- Qeshlaq-e Owzbak Location within Iran
- Coordinates: 39°13′48″N 47°17′40″E﻿ / ﻿39.23000°N 47.29444°E
- Country: Iran
- Province: East Azerbaijan
- County: Khoda Afarin
- District: Garamduz
- Rural District: Garamduz-e Gharbi

Population (2016)
- • Total: 670
- Time zone: UTC+3:30 (IRST)

= Qeshlaq-e Owzbak =

Village in East Azerbaijan province, Iran

Qeshlaq-e Owzbak (قشلاق اوزبك) (Note: Also romanized as Qeshlāq-e Owzbak; also known as Ozbak and Qeshlāq-e Ozbak) is a village in Garamduz-e Gharbi Rural District (Note: Formerly Garamduz Rural District) of Garamduz District in Khoda Afarin County, East Azerbaijan province, Iran.

==Demographics==
===Population===
At the time of the 2006 National Census, the village's population was 559 in 113 households, when it was in Qeshlaq Rural District of Abesh Ahmad District in Kaleybar County.

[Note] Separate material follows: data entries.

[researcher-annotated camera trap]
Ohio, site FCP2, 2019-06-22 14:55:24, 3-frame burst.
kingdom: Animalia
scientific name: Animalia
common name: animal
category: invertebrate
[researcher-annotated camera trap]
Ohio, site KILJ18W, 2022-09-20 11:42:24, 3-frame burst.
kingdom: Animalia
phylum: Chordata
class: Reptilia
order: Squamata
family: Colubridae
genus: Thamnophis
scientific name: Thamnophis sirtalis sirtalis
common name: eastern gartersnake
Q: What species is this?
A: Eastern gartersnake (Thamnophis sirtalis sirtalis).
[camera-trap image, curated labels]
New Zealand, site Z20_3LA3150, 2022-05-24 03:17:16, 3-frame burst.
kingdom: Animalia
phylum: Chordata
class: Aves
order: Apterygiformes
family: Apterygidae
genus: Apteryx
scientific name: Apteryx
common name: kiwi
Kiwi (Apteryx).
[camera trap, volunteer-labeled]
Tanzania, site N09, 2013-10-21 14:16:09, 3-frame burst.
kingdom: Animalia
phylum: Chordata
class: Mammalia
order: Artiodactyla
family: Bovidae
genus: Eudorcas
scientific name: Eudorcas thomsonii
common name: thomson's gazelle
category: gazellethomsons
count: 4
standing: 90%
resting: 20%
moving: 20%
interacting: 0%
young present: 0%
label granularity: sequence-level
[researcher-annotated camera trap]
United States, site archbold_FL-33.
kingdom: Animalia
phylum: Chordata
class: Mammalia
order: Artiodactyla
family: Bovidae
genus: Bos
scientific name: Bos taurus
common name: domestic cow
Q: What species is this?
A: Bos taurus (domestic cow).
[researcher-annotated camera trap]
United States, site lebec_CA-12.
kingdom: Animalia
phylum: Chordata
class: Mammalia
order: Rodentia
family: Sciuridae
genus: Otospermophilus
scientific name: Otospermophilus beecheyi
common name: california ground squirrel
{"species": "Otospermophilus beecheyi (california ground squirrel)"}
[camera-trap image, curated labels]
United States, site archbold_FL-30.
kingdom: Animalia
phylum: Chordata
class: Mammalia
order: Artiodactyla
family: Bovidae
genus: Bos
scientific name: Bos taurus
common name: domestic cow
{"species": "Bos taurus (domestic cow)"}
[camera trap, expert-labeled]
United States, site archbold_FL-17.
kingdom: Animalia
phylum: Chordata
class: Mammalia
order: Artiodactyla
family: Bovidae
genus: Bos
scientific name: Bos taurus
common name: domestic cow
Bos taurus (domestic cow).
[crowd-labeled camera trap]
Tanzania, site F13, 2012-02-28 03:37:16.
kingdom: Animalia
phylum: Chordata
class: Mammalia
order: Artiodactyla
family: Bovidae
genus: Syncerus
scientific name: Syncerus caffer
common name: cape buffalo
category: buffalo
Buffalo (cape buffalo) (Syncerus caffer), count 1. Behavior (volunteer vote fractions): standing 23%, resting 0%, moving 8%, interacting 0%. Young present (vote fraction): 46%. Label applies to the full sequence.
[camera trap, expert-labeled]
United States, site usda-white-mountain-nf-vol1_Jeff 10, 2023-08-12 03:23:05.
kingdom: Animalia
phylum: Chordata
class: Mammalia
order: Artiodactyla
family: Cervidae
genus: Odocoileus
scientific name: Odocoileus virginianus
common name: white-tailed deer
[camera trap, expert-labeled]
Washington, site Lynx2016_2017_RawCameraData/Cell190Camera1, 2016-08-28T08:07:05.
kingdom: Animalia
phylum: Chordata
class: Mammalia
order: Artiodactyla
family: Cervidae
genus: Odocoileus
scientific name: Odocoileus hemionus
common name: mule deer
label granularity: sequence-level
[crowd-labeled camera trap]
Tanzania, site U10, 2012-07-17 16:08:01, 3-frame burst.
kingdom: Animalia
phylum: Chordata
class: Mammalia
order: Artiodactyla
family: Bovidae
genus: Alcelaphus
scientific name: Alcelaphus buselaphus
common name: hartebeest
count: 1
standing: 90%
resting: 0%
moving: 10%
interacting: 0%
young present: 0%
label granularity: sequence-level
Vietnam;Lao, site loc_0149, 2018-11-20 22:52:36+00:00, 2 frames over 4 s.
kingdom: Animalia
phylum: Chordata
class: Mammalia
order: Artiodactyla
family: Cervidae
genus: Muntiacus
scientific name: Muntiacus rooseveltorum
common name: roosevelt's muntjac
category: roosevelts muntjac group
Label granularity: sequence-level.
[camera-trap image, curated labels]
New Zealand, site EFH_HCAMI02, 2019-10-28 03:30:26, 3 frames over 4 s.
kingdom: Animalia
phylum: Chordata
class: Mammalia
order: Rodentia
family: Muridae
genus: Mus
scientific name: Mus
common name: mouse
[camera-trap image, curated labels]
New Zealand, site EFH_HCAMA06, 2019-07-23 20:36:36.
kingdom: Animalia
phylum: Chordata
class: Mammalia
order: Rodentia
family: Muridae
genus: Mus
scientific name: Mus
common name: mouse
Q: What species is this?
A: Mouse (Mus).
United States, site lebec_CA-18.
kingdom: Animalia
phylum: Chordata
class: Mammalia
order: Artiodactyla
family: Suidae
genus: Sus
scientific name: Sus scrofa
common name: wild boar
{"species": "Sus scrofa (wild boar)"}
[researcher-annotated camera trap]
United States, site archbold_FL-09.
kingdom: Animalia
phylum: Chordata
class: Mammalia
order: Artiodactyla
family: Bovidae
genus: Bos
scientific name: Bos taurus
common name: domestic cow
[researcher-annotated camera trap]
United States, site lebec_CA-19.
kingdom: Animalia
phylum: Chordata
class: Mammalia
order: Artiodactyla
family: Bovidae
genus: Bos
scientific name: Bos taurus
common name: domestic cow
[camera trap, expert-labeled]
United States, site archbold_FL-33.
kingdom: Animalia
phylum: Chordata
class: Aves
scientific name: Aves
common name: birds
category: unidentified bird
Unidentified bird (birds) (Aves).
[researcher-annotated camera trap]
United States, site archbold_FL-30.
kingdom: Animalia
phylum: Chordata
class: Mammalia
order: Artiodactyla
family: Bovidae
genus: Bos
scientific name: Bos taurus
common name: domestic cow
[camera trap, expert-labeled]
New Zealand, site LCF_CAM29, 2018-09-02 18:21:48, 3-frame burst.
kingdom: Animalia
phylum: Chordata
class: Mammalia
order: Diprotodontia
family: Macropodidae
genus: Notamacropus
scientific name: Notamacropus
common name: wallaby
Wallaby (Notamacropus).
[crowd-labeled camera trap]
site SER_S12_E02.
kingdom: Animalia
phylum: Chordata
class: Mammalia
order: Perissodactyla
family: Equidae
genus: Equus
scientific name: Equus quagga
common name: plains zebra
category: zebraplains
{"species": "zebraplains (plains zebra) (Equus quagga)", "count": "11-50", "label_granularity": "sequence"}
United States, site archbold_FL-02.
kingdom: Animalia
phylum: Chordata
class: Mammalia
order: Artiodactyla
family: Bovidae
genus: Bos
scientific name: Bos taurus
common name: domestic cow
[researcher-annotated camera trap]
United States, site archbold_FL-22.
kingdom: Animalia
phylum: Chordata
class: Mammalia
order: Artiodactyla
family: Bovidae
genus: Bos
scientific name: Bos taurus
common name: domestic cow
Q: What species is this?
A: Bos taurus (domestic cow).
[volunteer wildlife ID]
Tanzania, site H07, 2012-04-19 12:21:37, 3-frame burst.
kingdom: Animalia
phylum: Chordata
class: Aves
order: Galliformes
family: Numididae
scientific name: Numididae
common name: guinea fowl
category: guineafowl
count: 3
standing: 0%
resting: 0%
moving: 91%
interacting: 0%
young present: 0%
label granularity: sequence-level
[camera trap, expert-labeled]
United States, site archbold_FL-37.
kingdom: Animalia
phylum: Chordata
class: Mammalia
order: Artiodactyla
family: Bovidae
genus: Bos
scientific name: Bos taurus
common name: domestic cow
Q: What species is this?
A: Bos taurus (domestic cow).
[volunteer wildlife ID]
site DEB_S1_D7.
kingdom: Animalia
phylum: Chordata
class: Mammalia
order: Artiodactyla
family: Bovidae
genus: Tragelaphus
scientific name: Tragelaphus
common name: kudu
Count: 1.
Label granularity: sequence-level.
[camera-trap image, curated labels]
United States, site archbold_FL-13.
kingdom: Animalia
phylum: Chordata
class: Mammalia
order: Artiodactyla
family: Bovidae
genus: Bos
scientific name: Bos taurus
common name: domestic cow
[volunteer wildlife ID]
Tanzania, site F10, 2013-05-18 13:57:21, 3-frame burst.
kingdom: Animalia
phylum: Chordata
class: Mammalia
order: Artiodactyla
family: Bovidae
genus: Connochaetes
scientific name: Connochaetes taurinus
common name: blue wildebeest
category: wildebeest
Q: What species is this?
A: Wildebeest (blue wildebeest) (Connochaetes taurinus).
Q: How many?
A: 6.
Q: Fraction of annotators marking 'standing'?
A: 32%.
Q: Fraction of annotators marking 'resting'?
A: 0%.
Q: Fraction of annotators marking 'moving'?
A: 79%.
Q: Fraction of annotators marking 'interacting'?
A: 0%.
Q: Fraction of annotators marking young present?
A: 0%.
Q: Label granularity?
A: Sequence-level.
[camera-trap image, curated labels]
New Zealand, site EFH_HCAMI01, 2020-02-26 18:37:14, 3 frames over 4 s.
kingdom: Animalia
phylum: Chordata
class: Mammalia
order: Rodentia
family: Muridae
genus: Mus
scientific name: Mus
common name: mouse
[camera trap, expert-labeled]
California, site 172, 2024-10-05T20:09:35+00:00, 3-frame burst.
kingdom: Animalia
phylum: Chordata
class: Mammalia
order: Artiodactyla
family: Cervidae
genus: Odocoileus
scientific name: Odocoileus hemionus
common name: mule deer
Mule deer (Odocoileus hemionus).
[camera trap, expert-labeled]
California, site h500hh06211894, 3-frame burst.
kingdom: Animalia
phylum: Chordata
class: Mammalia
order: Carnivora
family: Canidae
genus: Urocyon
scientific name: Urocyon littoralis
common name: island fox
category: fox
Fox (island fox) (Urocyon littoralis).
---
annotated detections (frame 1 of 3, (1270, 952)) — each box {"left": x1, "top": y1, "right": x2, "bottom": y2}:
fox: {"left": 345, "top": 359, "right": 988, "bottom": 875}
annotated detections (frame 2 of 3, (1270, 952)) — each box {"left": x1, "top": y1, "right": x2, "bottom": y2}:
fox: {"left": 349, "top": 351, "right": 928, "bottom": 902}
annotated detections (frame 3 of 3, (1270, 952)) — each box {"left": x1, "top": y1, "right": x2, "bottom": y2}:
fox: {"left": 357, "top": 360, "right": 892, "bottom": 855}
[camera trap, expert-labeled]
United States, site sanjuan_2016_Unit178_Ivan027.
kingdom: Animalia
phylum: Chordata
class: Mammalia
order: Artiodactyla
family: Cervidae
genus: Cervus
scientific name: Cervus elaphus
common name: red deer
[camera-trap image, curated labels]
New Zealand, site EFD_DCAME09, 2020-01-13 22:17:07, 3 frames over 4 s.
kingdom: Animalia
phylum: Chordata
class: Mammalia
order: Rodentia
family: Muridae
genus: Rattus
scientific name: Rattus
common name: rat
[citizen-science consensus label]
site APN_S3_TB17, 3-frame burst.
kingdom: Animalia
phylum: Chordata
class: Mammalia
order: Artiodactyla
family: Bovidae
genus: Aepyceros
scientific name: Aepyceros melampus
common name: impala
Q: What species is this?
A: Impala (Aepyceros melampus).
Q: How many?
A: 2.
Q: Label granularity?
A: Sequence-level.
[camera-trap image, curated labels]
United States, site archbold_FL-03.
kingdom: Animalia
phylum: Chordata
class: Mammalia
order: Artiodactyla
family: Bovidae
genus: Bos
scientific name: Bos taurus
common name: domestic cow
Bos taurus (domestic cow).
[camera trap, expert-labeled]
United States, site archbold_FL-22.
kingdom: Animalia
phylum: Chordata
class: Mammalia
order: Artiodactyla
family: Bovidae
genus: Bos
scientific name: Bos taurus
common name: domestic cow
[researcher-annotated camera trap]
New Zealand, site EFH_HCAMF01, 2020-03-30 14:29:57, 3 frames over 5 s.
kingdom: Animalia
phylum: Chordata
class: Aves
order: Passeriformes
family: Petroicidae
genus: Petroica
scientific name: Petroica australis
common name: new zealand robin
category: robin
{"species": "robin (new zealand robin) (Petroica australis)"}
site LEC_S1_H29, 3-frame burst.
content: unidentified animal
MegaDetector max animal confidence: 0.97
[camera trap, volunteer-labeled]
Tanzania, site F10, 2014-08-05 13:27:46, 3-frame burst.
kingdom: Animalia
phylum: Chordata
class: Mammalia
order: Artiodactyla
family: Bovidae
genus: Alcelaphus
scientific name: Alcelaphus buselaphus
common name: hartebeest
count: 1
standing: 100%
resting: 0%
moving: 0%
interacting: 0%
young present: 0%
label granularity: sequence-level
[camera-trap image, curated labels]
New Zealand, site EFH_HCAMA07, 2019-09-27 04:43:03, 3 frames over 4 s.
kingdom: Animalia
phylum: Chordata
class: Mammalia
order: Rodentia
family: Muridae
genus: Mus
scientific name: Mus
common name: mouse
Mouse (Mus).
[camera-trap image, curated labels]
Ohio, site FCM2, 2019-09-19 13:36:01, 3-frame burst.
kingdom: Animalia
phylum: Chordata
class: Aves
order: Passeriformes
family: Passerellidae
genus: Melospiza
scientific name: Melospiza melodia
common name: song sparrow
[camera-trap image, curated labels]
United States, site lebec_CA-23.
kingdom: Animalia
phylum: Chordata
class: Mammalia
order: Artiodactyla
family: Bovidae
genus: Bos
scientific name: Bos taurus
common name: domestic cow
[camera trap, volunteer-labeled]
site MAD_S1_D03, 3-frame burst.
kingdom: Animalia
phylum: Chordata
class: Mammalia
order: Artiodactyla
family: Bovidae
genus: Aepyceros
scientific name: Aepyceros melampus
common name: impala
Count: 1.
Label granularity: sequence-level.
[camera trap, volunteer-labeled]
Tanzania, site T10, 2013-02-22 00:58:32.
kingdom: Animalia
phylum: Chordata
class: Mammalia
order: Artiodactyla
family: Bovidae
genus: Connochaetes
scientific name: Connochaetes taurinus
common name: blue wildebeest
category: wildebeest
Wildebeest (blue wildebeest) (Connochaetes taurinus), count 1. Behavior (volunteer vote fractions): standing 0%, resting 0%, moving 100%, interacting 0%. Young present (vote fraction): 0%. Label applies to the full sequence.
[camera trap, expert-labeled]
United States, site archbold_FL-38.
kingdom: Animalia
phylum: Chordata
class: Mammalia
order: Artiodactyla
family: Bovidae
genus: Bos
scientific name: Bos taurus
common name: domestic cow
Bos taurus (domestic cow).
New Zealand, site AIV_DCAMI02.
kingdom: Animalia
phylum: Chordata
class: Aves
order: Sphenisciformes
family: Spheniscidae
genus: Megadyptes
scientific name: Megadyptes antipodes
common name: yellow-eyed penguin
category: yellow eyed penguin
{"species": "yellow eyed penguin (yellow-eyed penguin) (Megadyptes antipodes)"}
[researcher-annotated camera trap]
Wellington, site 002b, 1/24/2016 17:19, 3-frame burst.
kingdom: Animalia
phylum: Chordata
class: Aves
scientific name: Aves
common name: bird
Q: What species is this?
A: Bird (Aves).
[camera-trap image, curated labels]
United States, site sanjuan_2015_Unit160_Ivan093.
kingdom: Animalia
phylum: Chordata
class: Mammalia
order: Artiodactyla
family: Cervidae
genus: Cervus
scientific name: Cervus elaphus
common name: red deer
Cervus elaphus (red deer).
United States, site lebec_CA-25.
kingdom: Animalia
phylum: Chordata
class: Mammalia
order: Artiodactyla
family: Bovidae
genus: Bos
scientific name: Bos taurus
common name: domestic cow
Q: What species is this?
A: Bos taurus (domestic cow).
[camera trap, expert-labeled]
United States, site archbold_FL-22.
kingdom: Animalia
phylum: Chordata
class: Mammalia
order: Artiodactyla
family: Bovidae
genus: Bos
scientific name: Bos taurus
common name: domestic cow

The following census in 2011 counted 689 people in 172 households, by which time the village had been separated from the county in the establishment of Khoda Afarin County. Qeshlaq-e Owzbak was transferred to Garamduz-e Gharbi Rural District of the new Garamduz District. The 2016 census measured the population of the village as 670 people in 180 households.